Source records:
"""

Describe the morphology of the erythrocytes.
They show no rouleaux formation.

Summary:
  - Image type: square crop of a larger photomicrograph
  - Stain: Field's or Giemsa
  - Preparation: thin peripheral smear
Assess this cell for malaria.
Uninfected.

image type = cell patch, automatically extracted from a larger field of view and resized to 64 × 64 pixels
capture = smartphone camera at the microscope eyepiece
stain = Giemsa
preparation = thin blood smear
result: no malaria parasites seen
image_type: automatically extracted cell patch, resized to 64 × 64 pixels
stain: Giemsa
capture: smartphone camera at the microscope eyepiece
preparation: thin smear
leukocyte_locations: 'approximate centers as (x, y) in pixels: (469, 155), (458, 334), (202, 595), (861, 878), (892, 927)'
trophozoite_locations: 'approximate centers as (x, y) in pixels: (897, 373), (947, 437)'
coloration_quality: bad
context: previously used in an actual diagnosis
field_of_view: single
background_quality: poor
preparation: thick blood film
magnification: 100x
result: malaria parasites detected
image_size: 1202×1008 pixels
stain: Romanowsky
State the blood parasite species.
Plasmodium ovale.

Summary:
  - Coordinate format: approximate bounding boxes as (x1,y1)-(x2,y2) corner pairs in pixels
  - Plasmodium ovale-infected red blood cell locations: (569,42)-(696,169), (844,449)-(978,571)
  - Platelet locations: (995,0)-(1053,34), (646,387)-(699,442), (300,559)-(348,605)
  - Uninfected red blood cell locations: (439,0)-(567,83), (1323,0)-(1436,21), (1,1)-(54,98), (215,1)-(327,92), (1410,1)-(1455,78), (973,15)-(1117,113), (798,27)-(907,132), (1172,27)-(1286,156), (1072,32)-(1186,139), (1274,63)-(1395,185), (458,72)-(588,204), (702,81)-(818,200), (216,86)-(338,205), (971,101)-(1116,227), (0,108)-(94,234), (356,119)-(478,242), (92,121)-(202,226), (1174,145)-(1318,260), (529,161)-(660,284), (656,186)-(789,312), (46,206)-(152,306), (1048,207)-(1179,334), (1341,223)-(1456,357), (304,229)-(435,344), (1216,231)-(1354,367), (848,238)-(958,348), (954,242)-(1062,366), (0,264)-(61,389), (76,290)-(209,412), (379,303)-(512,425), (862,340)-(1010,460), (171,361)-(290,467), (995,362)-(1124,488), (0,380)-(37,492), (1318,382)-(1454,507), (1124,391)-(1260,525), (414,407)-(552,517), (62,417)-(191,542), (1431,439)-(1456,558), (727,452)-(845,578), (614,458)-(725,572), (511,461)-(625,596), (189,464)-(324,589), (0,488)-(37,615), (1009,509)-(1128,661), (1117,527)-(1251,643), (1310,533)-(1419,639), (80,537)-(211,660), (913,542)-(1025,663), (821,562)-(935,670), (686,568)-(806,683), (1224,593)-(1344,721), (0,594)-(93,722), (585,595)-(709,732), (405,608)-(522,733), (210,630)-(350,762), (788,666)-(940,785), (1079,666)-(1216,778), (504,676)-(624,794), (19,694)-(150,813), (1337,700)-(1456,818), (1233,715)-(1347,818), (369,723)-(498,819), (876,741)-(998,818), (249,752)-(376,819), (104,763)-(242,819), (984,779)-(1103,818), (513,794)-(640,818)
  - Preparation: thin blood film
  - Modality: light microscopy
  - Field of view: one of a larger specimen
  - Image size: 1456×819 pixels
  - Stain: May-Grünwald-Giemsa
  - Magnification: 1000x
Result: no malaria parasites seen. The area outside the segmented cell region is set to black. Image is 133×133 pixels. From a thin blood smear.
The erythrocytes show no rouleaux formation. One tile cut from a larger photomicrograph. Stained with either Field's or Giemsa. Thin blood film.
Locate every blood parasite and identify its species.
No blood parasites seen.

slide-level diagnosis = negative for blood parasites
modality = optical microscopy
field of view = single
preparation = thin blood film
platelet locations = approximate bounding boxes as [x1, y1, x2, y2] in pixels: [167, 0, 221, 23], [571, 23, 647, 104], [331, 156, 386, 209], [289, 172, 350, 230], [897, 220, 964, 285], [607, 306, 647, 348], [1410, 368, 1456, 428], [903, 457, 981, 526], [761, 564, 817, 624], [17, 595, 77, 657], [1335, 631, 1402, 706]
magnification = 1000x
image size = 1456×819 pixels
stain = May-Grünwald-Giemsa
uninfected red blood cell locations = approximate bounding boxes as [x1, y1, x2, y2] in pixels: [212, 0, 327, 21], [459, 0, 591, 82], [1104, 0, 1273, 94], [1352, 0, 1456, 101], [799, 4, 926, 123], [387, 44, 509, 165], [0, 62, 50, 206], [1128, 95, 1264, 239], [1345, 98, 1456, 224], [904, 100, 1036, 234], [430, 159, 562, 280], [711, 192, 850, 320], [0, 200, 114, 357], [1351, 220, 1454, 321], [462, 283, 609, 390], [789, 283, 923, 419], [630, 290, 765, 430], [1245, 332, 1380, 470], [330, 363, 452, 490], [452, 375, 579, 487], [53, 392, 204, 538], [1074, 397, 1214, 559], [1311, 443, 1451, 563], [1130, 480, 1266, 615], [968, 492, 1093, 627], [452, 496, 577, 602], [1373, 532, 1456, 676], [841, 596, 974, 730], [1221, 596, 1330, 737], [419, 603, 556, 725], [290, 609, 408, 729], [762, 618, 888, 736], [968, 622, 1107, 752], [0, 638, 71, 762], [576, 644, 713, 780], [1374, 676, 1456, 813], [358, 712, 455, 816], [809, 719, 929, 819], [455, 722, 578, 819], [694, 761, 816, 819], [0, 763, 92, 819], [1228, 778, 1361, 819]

"""

WHAT THE TASK ASKS: Begin with the line that contains "No blood parasites seen." and end with the last line of the data. Repeat those two lines and all between them exactly.

EXERCISE SOLUTION:
No blood parasites seen.

slide-level diagnosis = negative for blood parasites
modality = optical microscopy
field of view = single
preparation = thin blood film
platelet locations = approximate bounding boxes as [x1, y1, x2, y2] in pixels: [167, 0, 221, 23], [571, 23, 647, 104], [331, 156, 386, 209], [289, 172, 350, 230], [897, 220, 964, 285], [607, 306, 647, 348], [1410, 368, 1456, 428], [903, 457, 981, 526], [761, 564, 817, 624], [17, 595, 77, 657], [1335, 631, 1402, 706]
magnification = 1000x
image size = 1456×819 pixels
stain = May-Grünwald-Giemsa
uninfected red blood cell locations = approximate bounding boxes as [x1, y1, x2, y2] in pixels: [212, 0, 327, 21], [459, 0, 591, 82], [1104, 0, 1273, 94], [1352, 0, 1456, 101], [799, 4, 926, 123], [387, 44, 509, 165], [0, 62, 50, 206], [1128, 95, 1264, 239], [1345, 98, 1456, 224], [904, 100, 1036, 234], [430, 159, 562, 280], [711, 192, 850, 320], [0, 200, 114, 357], [1351, 220, 1454, 321], [462, 283, 609, 390], [789, 283, 923, 419], [630, 290, 765, 430], [1245, 332, 1380, 470], [330, 363, 452, 490], [452, 375, 579, 487], [53, 392, 204, 538], [1074, 397, 1214, 559], [1311, 443, 1451, 563], [1130, 480, 1266, 615], [968, 492, 1093, 627], [452, 496, 577, 602], [1373, 532, 1456, 676], [841, 596, 974, 730], [1221, 596, 1330, 737], [419, 603, 556, 725], [290, 609, 408, 729], [762, 618, 888, 736], [968, 622, 1107, 752], [0, 638, 71, 762], [576, 644, 713, 780], [1374, 676, 1456, 813], [358, 712, 455, 816], [809, 719, 929, 819], [455, 722, 578, 819], [694, 761, 816, 819], [0, 763, 92, 819], [1228, 778, 1361, 819]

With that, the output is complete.